Neulich las ich in der Zeitung einen Artikel darüber, dass ein Physikprofessor an der Universität in Würzburg ein Programm entwickelt hat, das mit Hilfe von Entropie (ein Maß für die Unordnung eines Systems) ein Klaviers fast so akkurat stimmen kann wie ein professioneller Klavierstimmer. Was daran so besonders ist? Ein Klavier lässt sich nicht mit dem Computer stimmen. Selbst wenn jede einzelne Saite laut Stimmgerät perfekt gestimmt ist, klingt das Klavier am Ende falsch. Das hat etwas mit den Obertönen und der “Wohltemperiertheit” zu tun, oder, wie der Autor es schreibt:
[…]ein Klavier [muss] falsch gestimmt werden, damit es richtig klingt. Einmal, weil sich eine Oktave rechnerisch nicht genau auf zwölf Halbtöne (die schwarzen und weißen Tasten) verteilen lässt. Es müssen Kompromisse gemacht werden, damit das Instrument in jeder Tonart spielbar ist. Dann aber auch, weil das Klangspektrum einer Klaviersaite nicht genau den mathematischen Formeln entspricht (die sogenannte Inharmonizität). Das hat die digitale Revolution vom Klavierstimmen bisher ferngehalten. Denn dazu braucht’s einen Menschen: Der Klavierstimmer richtet sich nicht stur nach Messwerten, sondern stimmt die Töne nach Gespür und Gehör so aufeinander ab, dass sie im Kopf richtig klingen. Denn Musik findet im Kopf statt und ist mehr als eine Abfolge bestimmter Frequenzen.

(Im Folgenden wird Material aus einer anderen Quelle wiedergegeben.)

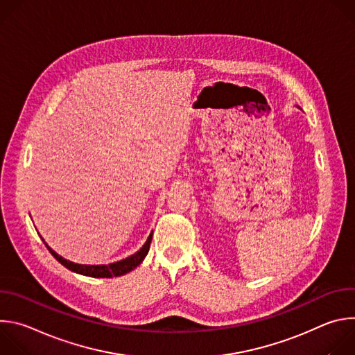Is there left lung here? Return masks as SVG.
<instances>
[{
  "instance_id": "1",
  "label": "left lung",
  "mask_w": 355,
  "mask_h": 355,
  "mask_svg": "<svg viewBox=\"0 0 355 355\" xmlns=\"http://www.w3.org/2000/svg\"><path fill=\"white\" fill-rule=\"evenodd\" d=\"M297 108H299V107H297Z\"/></svg>"
}]
</instances>
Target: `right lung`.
<instances>
[{"label":"right lung","mask_w":355,"mask_h":355,"mask_svg":"<svg viewBox=\"0 0 355 355\" xmlns=\"http://www.w3.org/2000/svg\"><path fill=\"white\" fill-rule=\"evenodd\" d=\"M151 237H153V232L150 233V236L147 237L146 243L141 245V248L139 251H136L135 254H132L130 257H126L121 261H116V263H111L108 266L103 264V266H83V264H76L73 261H69L66 259H63L62 256H59L56 251H53L52 248H50L44 241L47 250L52 252V256L62 264L66 268H69L70 271L73 272H77V274H81V275H85V277H94V278H112V277H121V275H125L128 272H130L132 270H135L143 260L144 257L147 256L148 252V248H150V243H151Z\"/></svg>","instance_id":"right-lung-1"}]
</instances>
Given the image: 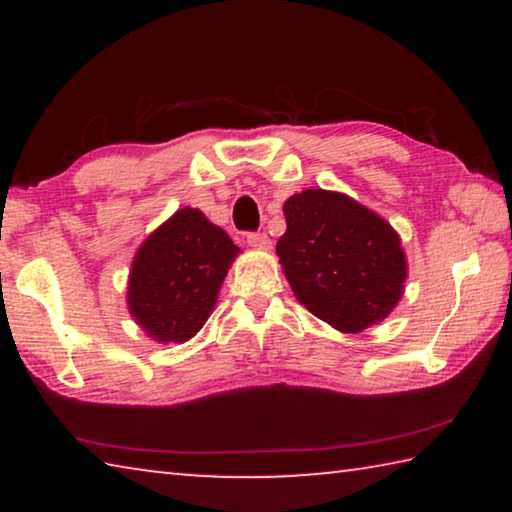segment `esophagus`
<instances>
[{
	"mask_svg": "<svg viewBox=\"0 0 512 512\" xmlns=\"http://www.w3.org/2000/svg\"><path fill=\"white\" fill-rule=\"evenodd\" d=\"M248 246L255 250H268L271 248V239H268L264 232H253V235H248Z\"/></svg>",
	"mask_w": 512,
	"mask_h": 512,
	"instance_id": "obj_1",
	"label": "esophagus"
}]
</instances>
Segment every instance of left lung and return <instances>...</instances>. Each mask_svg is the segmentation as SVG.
I'll use <instances>...</instances> for the list:
<instances>
[{
  "label": "left lung",
  "instance_id": "obj_1",
  "mask_svg": "<svg viewBox=\"0 0 512 512\" xmlns=\"http://www.w3.org/2000/svg\"><path fill=\"white\" fill-rule=\"evenodd\" d=\"M282 210L287 232L277 255L300 305L345 334L391 316L404 296L409 262L384 216L329 189H302Z\"/></svg>",
  "mask_w": 512,
  "mask_h": 512
}]
</instances>
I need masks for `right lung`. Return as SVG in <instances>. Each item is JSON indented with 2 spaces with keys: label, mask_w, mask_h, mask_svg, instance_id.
<instances>
[{
  "label": "right lung",
  "mask_w": 512,
  "mask_h": 512,
  "mask_svg": "<svg viewBox=\"0 0 512 512\" xmlns=\"http://www.w3.org/2000/svg\"><path fill=\"white\" fill-rule=\"evenodd\" d=\"M241 248L198 207H180L142 241L128 273L126 305L155 343L201 332Z\"/></svg>",
  "instance_id": "add662e5"
}]
</instances>
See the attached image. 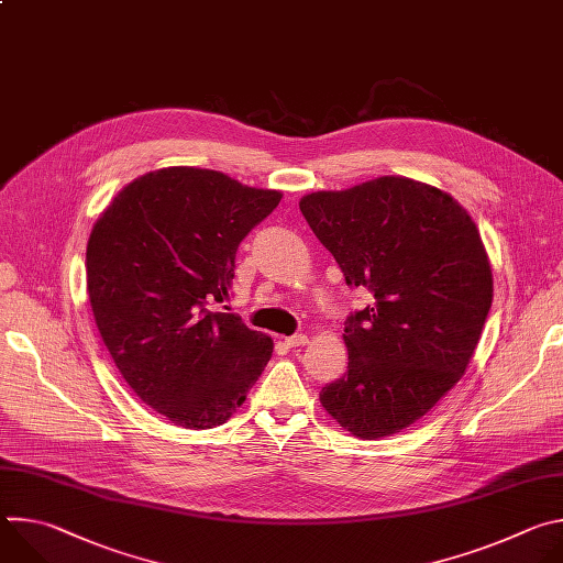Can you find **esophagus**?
<instances>
[{
    "label": "esophagus",
    "mask_w": 563,
    "mask_h": 563,
    "mask_svg": "<svg viewBox=\"0 0 563 563\" xmlns=\"http://www.w3.org/2000/svg\"><path fill=\"white\" fill-rule=\"evenodd\" d=\"M307 341H309V339H307L305 334H294V336H287V339H285V345H287V347H302Z\"/></svg>",
    "instance_id": "obj_1"
}]
</instances>
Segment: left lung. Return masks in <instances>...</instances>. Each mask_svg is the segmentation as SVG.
<instances>
[{
    "label": "left lung",
    "instance_id": "1",
    "mask_svg": "<svg viewBox=\"0 0 563 563\" xmlns=\"http://www.w3.org/2000/svg\"><path fill=\"white\" fill-rule=\"evenodd\" d=\"M300 211L345 283L374 296L347 316V372L320 404L358 439L406 430L456 385L486 325L493 269L478 229L450 194L400 176L307 194Z\"/></svg>",
    "mask_w": 563,
    "mask_h": 563
}]
</instances>
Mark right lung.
Wrapping results in <instances>:
<instances>
[{
  "label": "right lung",
  "instance_id": "right-lung-1",
  "mask_svg": "<svg viewBox=\"0 0 563 563\" xmlns=\"http://www.w3.org/2000/svg\"><path fill=\"white\" fill-rule=\"evenodd\" d=\"M283 194L194 167L129 183L93 224L87 287L96 325L129 387L189 430L222 426L272 358L274 343L229 300L235 252Z\"/></svg>",
  "mask_w": 563,
  "mask_h": 563
}]
</instances>
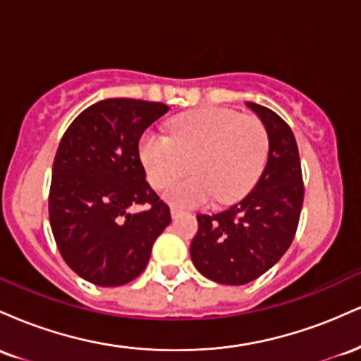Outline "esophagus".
Instances as JSON below:
<instances>
[{
    "label": "esophagus",
    "mask_w": 361,
    "mask_h": 361,
    "mask_svg": "<svg viewBox=\"0 0 361 361\" xmlns=\"http://www.w3.org/2000/svg\"><path fill=\"white\" fill-rule=\"evenodd\" d=\"M169 212H171V217H173V219H178L181 214H183V210L176 209V207H171V209H169Z\"/></svg>",
    "instance_id": "34e87169"
}]
</instances>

Besonders die letzten zwei Sätze treffen meiner Meinung nach auch auf Übersetzer und Sprachen zu. Es geht ja beim Übersetzen nicht (oder nur wenig) darum die Worte einer Sprache mit Worten einer anderen zu ersetzen. Vielmehr muss man sie nach Gespür und manchmal auch Gehör (wer hat noch nie einen Satz laut gelesen, um zu sehen, ob er so passt?) aufeinander abstimmen, so dass die Nachricht richtig vermittelt und verstanden wird. Wie Musik findet auch Sprache im Kopf statt und ist mehr als eine Abfolge von Worten.
Und genau aus diesem Grund glaube ich nicht, dass maschinelle Übersetzung jemals leibhaftige Übersetzer ersetzen wird, genauso wenig wie ein Stimmgerät jemals einem Klavierstimmer die (Fein-)Arbeit abnehmen wird. Die Maschinen und Programme werden sicherlich immer besser werden. Sie werden vielleicht sogar einmal wirklich gut sein. Aber niemals so, dass es wirklich richtig “klingt”. Weil Musik und Sprache viel zu menschlich dazu sind. Und weil beides nur richtig verstanden wird, wenn Menschen dahinter sind, nicht Maschinen.